→ **Data supplied**:
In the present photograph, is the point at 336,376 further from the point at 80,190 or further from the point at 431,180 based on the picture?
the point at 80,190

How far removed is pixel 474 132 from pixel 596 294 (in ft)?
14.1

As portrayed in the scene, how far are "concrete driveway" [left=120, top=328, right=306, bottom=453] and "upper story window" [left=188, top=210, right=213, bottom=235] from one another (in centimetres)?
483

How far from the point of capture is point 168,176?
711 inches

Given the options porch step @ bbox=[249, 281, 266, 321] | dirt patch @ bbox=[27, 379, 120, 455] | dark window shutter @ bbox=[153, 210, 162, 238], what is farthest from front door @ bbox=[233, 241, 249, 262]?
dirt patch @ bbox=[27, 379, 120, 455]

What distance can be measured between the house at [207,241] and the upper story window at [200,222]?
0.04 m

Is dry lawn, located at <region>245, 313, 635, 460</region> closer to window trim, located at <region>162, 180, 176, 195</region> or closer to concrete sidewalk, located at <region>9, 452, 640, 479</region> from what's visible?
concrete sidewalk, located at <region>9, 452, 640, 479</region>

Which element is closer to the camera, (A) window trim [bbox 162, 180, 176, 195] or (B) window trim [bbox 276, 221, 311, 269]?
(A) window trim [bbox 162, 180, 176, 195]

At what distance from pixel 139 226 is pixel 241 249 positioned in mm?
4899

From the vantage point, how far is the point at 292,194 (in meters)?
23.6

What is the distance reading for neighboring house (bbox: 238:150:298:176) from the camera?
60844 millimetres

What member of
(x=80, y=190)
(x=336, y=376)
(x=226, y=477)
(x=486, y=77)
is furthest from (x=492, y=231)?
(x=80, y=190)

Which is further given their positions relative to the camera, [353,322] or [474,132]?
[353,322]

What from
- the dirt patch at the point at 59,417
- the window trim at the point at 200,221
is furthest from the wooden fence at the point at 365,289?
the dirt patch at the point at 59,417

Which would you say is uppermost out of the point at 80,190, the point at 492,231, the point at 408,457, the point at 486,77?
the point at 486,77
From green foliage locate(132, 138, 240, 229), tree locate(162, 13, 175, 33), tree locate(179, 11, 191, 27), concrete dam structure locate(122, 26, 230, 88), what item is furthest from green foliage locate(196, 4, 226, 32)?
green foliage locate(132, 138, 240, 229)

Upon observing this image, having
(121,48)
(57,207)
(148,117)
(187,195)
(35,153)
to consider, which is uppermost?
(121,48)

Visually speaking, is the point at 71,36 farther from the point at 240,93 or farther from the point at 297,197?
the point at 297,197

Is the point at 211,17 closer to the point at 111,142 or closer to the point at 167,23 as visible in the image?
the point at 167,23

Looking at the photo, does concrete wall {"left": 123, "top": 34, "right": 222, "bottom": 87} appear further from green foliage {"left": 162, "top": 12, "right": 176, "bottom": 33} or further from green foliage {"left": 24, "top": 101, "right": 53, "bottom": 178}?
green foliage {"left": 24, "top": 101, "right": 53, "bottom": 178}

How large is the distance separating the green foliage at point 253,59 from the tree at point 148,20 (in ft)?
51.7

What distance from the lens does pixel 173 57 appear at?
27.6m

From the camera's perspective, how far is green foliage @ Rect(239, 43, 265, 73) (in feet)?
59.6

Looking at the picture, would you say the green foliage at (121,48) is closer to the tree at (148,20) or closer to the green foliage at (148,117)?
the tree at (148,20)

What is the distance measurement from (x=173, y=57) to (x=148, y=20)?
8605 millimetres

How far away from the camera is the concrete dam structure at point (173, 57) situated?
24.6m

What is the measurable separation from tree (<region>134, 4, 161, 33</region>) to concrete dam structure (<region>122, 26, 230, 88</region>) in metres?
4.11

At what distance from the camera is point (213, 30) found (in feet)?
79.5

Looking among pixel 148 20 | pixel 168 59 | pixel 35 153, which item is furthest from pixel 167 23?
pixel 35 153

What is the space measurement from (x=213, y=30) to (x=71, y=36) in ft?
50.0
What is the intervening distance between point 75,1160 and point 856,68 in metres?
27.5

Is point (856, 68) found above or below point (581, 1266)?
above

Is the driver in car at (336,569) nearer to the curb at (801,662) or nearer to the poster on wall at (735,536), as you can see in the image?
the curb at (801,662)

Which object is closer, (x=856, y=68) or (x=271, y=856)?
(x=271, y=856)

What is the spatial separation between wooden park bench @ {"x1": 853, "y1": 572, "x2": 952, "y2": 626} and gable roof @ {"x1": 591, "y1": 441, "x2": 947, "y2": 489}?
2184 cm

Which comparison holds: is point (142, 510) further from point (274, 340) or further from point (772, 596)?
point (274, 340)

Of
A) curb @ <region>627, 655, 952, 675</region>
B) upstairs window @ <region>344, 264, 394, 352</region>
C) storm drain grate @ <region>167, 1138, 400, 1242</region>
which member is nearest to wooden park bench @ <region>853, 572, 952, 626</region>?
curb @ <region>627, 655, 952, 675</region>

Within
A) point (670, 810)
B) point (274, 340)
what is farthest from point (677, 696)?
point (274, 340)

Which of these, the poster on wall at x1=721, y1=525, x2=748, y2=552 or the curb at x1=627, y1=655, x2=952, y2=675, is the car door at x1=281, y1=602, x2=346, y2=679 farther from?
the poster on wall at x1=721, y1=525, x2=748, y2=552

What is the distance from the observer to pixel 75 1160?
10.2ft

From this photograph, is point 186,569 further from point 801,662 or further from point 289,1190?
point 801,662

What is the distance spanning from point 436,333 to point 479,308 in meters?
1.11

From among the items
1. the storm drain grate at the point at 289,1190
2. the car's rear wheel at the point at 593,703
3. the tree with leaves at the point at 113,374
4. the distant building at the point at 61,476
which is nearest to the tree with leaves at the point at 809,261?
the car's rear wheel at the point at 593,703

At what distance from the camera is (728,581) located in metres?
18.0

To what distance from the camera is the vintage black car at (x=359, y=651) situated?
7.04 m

→ **Task statement**: Reproduce the material verbatim, from the line containing "Is dry lawn, located" through the line containing "60844 millimetres", including both of those lines.

→ **Output for this exercise**:
Is dry lawn, located at <region>245, 313, 635, 460</region> closer to window trim, located at <region>162, 180, 176, 195</region> or closer to concrete sidewalk, located at <region>9, 452, 640, 479</region> from what's visible?
concrete sidewalk, located at <region>9, 452, 640, 479</region>

Which element is closer to the camera, (A) window trim [bbox 162, 180, 176, 195] or (B) window trim [bbox 276, 221, 311, 269]?
(A) window trim [bbox 162, 180, 176, 195]

At what distance from pixel 139 226 is pixel 241 249 positioned in mm?
4899

From the vantage point, how far is the point at 292,194 (in meters)?
23.6

What is the distance reading for neighboring house (bbox: 238:150:298:176) from the camera?
60844 millimetres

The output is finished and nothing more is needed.